At 11:36 AM 1/18/02 -0800, Rick McGowan wrote:
>It is our job as a standarizing organization to standardize what is IN USE
>so that (as a goal) people can standard-ly communicate those symbols
>internationally without ambiguity. It is _NOT_ our job, and never will be
>our job, to invent new symbols or rally around new symbols that we think
>are cool or useful in any particular branch of study and then promote their
>use.

In fact:

The only time where we have added a recently invented symbol that we knew 
*not* yet to be in any actual use, was the euro symbol.
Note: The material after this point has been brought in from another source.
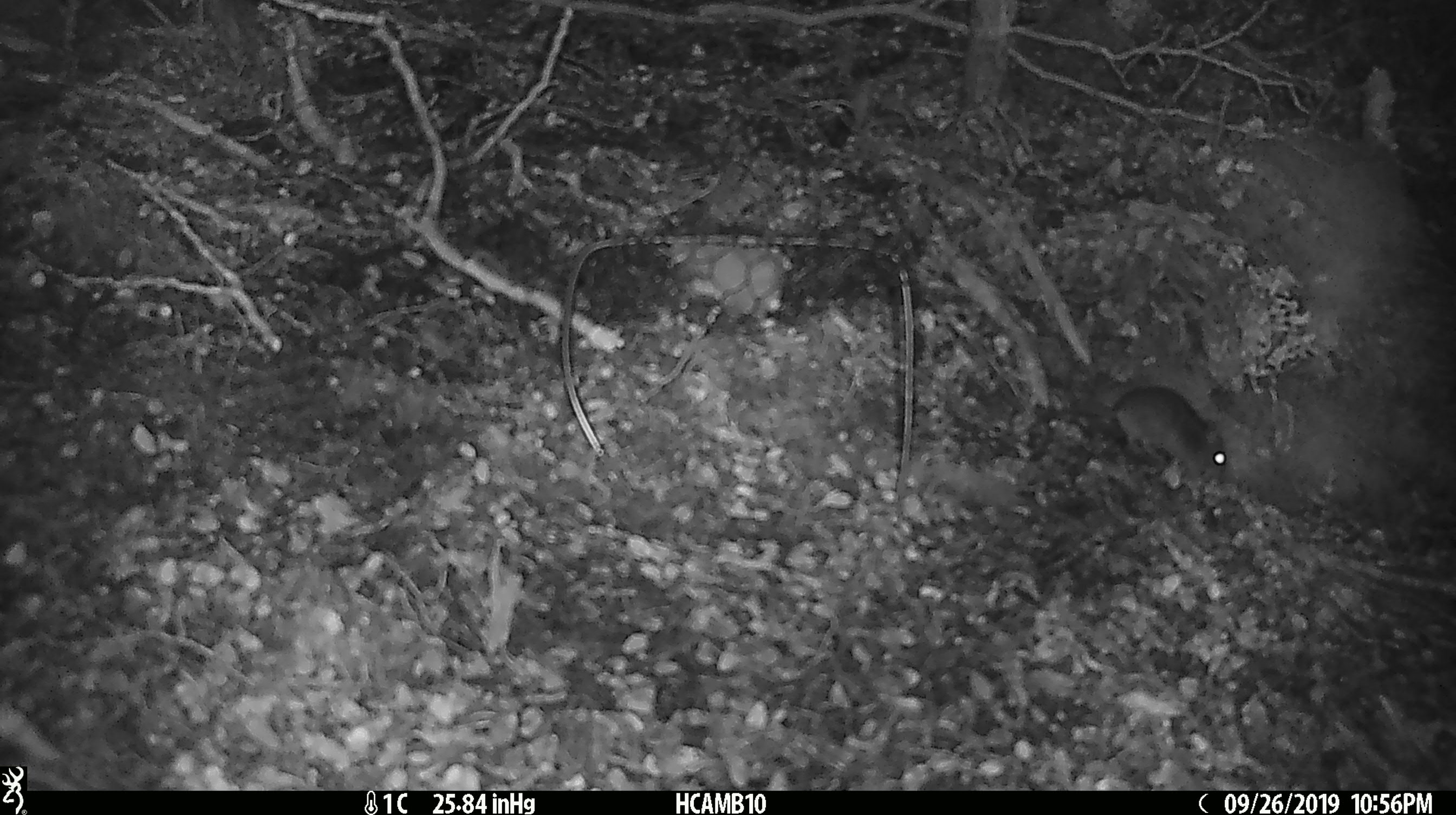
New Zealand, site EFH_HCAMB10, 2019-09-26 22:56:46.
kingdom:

This was not a 
revolutionary act ;-) on our part, but reflected the creditable 
representation by the European Commission that its use would be required in 
the very near future.

If the American Mathematical Society (arguably the currently most 
influential publisher of mathematical papers world wide) were to institute 
a policy that from a given date, all manuscripts were required to use the 
symbol for 2 pi, instead of 2*pi -- in that hypothetical case, such a 
symbol could potentially be encoded before it's in actual use, especially 
if that move had resonated well in the math community and other publisher 
were likely to follow it.

What distinguishes the real and hypothetical case set forth here, from the 
proposal at hand is a creditable commitment on part of a large and 
identifiable user community to begin use of a symbol, as soon as it is 
available. Even so, the situation would feel to the character encoding 
community as a very exceptional situation, fraught with residual risk of 
early obsolescence of the character.

Why don't we postpone the rest of this discussion until the day it comes 
back with the kind of endorsements suggested in the case studies.